ASXL1 mutations cause premature sister-chromatid separation. A loss of cohesin-proteins can also cause premature sister chromatid division. Loss in AsxL1 causes chromatin to become stale at telophase. Additional human primary cell studies are needed to validate the findings. Asxl1 is involved with maintaining normal sister chromatid seperation.
Cell growth can be disrupted by AsxL1 mutations. ASXL1 mutations inhibit the self-renewal mesenchymalstromal cells and inhibit the differentiation of erythropoiesis. It alters gene expression of genes implicated in apoptosis. It also promotes survival in apoptotic cancer cells. It does not confer self-renewal on HSPCs.
In vitro studies have shown that ASXL1 interacts to the FOXK1 proteins. ASXL1N646Flag, however, forms a weak connection with FOXK1/K2 in human cells. Mutant ASXL1C-terminal transtroncation proteins maintain a functional interaction to FOXK1/K1/2. These mutants do not promote gene transcription through mono-ubiquitination of H2AK119.

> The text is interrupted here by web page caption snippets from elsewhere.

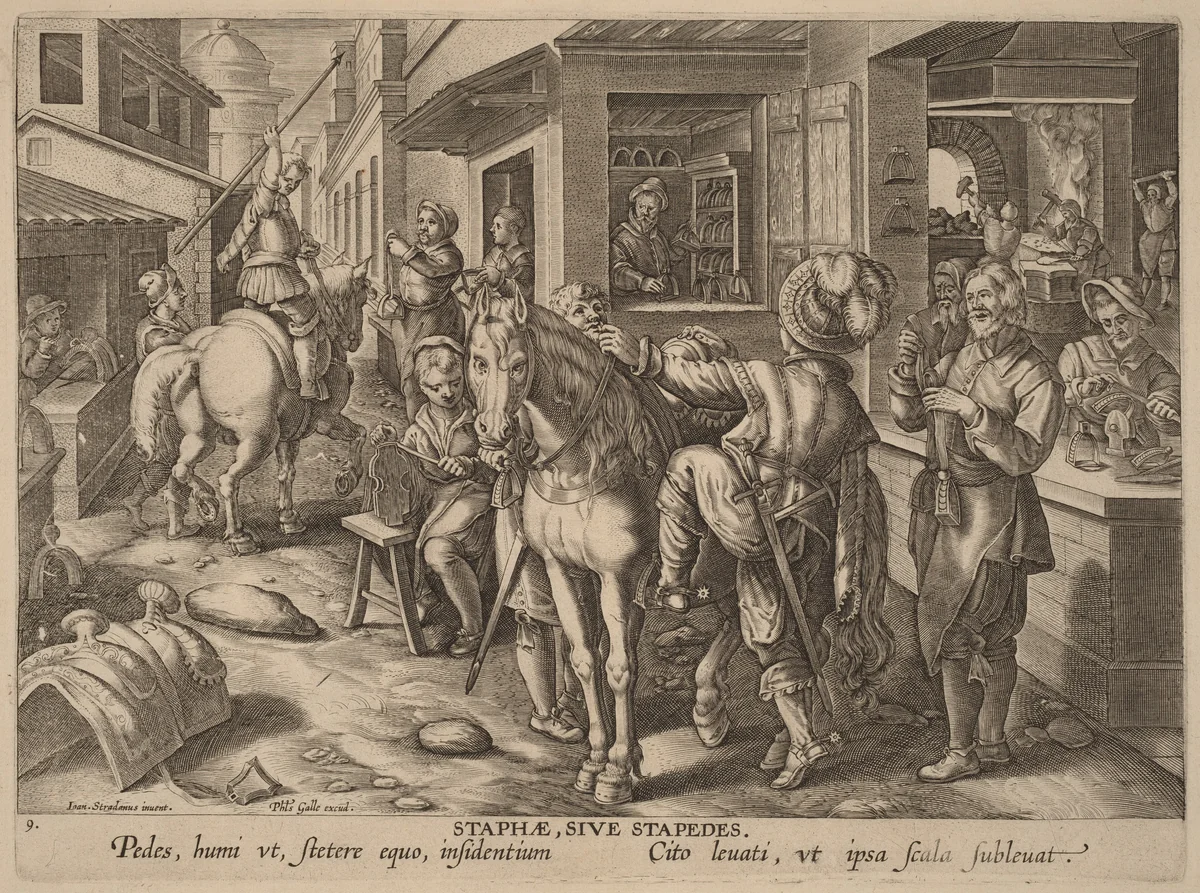 Staphae, Sive Stapedes (Stirrups, or Foot Rests) by Philip Galle, print, 1585-1595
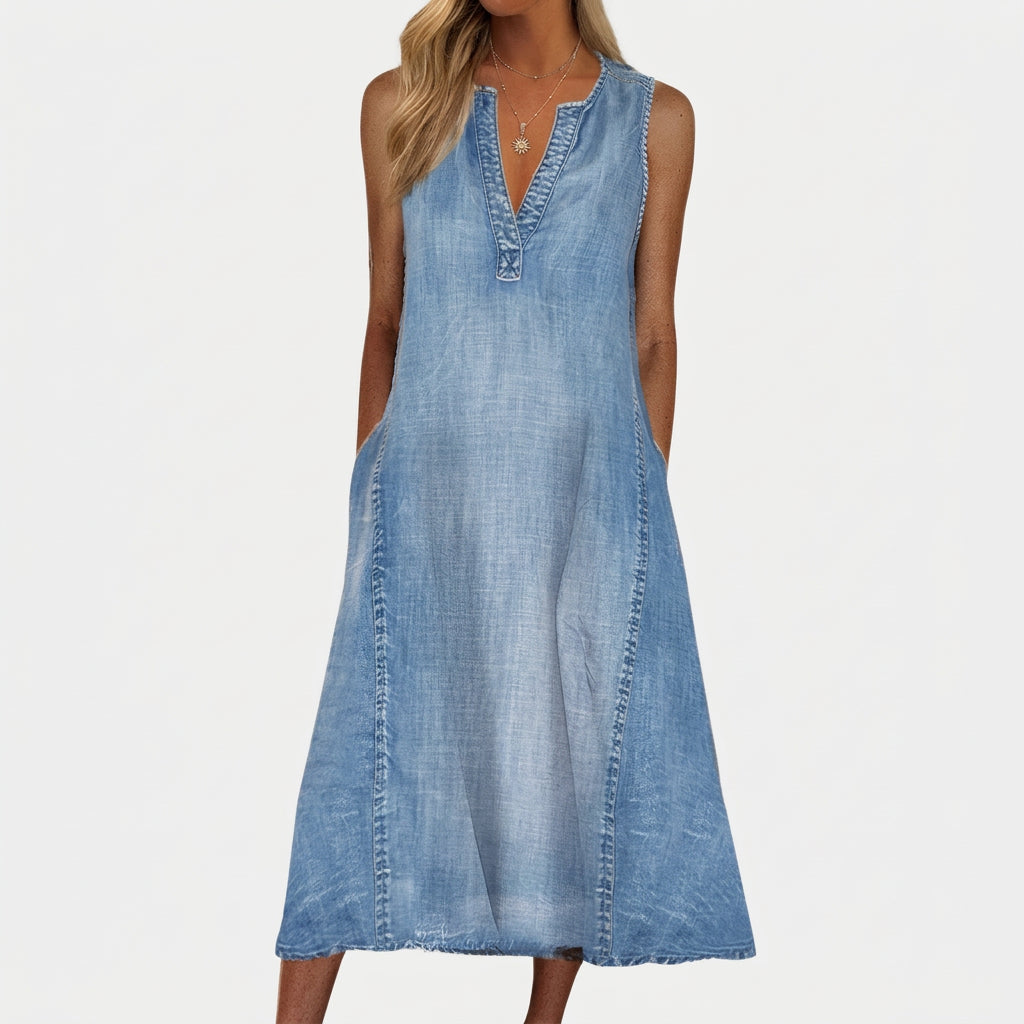 Ashley - Comfortable A-Line Denim Dress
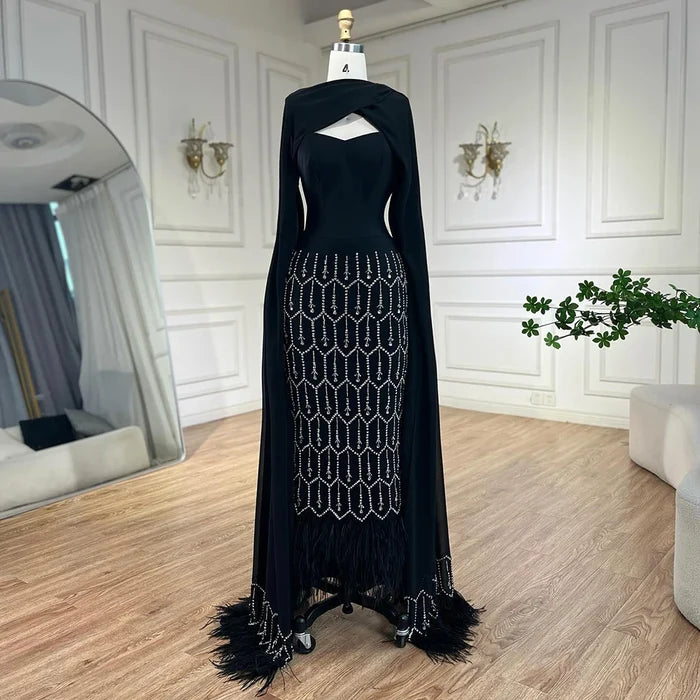 Bling Black Arabic Mermaid Evening Dress with Cape Feather LA72410 - SERENE HILL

ASXL1 in the human cell is essential for normal separation of chromatids and allows gene expression. It is involved in the interaction with cohesin complex proteins and regulates transcription. Normal gene expression is dependent on the interaction between ASXL1 proteins and cohesin, which prevents dysplastic forms. The molecular mechanism through which ASXL1 mediates and inhibits ubiquitination is still not fully understood.

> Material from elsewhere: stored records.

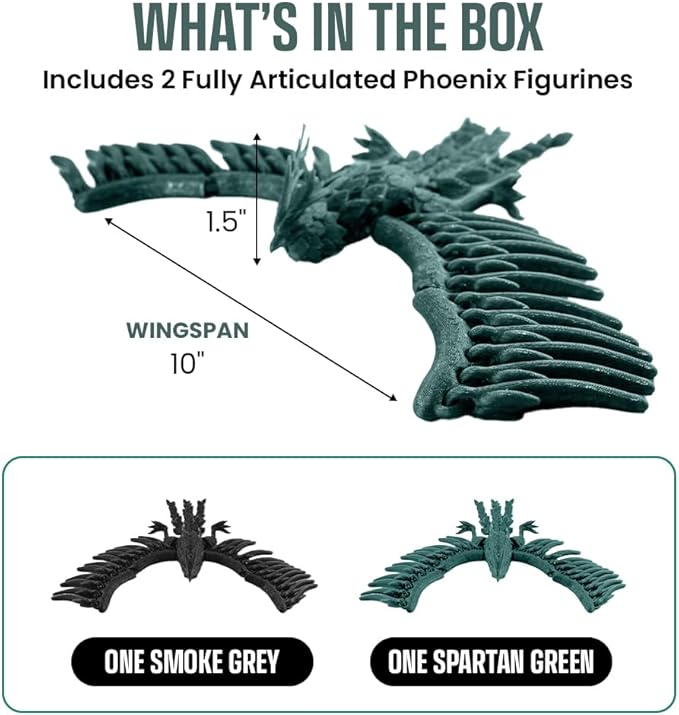 TwistedForge Articulated Forest Phoenix Figurines – 2‑Pack Mythical Creatures - Image 2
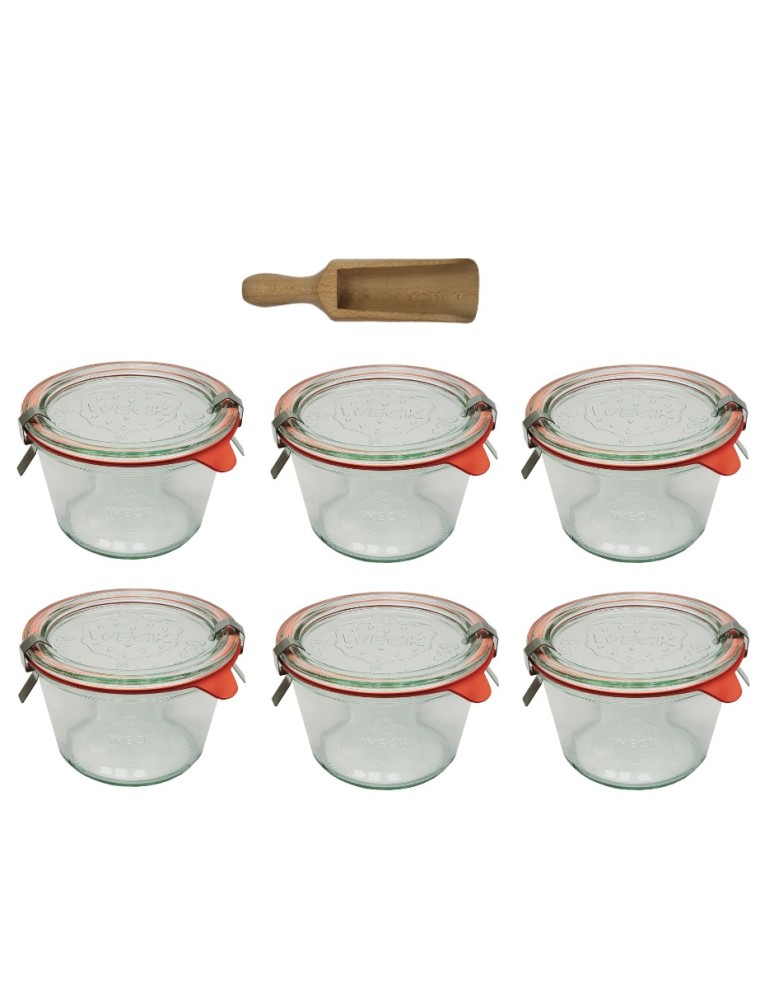 Słoiki i butelki - Słoiki WECK 6szt/ szklane wieko, miarka słoik 370ml MOLD - product MODO24.PL 2
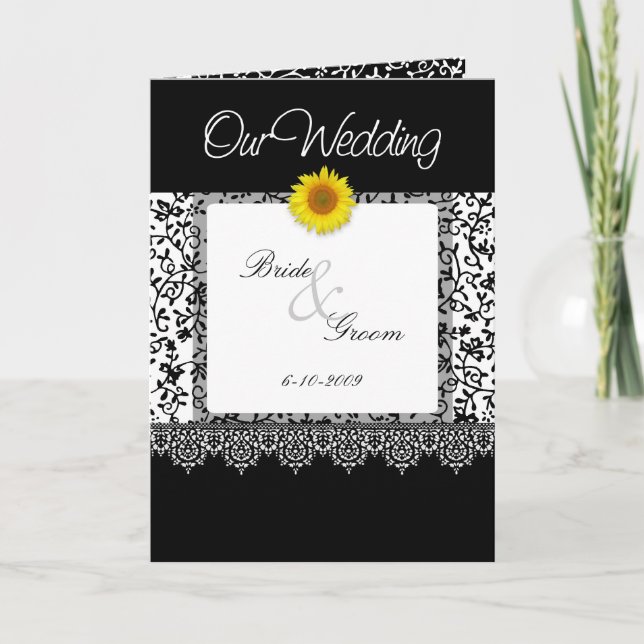 B&W Sunflower Weddding Invitation (Front)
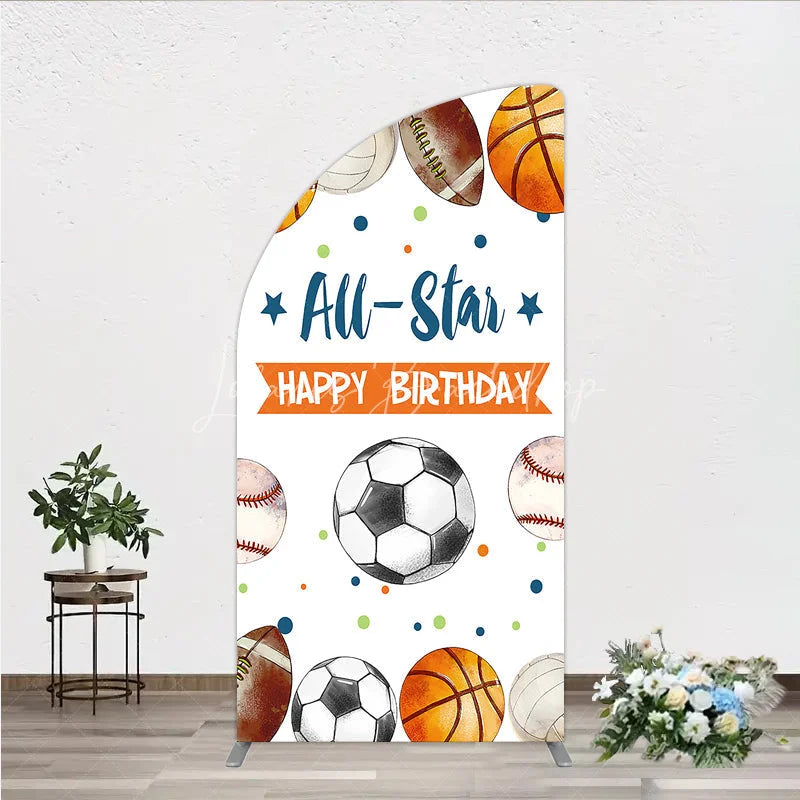 Lofaris All-Star Happy Birthday Half Moon Arch Backdrop with Basketball Soccer Football and Baseball Festive Party Decor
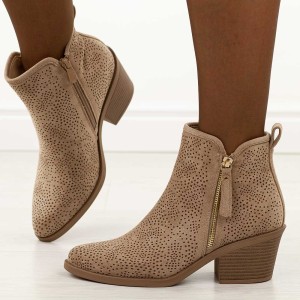 Beżowe wiosenne botki damskie, kowbojki S.Barski 52-538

The TRIP12 protein is a member of the N-degron pathway, a ubiquitin-dependent proteolytic pathway that regulates protein half-life by recognizing degradation signals from their N-terminal ends. It is composed of two proteins, Ubc13, and Ubc21. This protein interacts with the cognate E3s to regulate degradation of other protein. In yeast, these two proteins interact to increase substrate ubiquitination.
TRIP12 serves as an E3 within the UFD pathway. It can ubiquitinate UBB+1. This is a component the apoptotic signals pathway. UBB+1, a target of this pathway is knockdown of TRIP12 reduces the viability of cells by half. TRIP12 is involved with the UBB+1-induced cell deaths.

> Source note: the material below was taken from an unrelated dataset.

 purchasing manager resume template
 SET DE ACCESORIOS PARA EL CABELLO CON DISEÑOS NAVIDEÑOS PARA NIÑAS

TRIP12 proteins have multiple biological functions. They regulate nine different substrates of proteolysis. This makes it a promising therapeutic candidate. However, there are several questions that remain about the exact mechanism in which TRIP12 regulates cell death. TRIP12, like other proteins, requires further research to determine its role in controlling cell cycle progression as well as maintaining genome integrity. For now, however it seems that TRIP12 can be used for cell death research.
TRIP12 is a member the HECT E3 family of ubiquitin-ligase proteins. It was first detected in mice. It was also characterized for embryonic lethality. Its function in cell death has since been characterized in a number of cancers and is a predictive marker for therapeutic responses. It is therefore an important tool in detecting cell death. This discovery could have implications for cancer research.
TRIP12 may also play a part in the UFD pathway. Human cells with the TRIP12 gene can efficiently degrade the UFD substrates in vitro. They may also direct ubiquitination of UFD substrates in vivo. The TRIP12 HECT Domain may also contain a non-covalent binding site for ubiquitin, making it a good candidate for the UFD path.
After transfection, HeLa cells were exposed to lentivirus-containing supernatant for 16 hours. Hoechst33258 (20ng/ml) was used for a fluorescent indicator for two minutes. After the exposure, samples were collected and the GFP signal was detected by Western blotting using an anti-GFP antibody. All experiments were carried out at least 3 times.
PMID: 20208519 by Chen D., et al. Transcription-independent ARF regulation in oncogenic stress-mediated p53 responses.
PMID: 7776974 by Lee J.W., et al. Two classes of proteins dependent on either the presence or absence of thyroid hormone for interaction with the thyroid hormone receptor.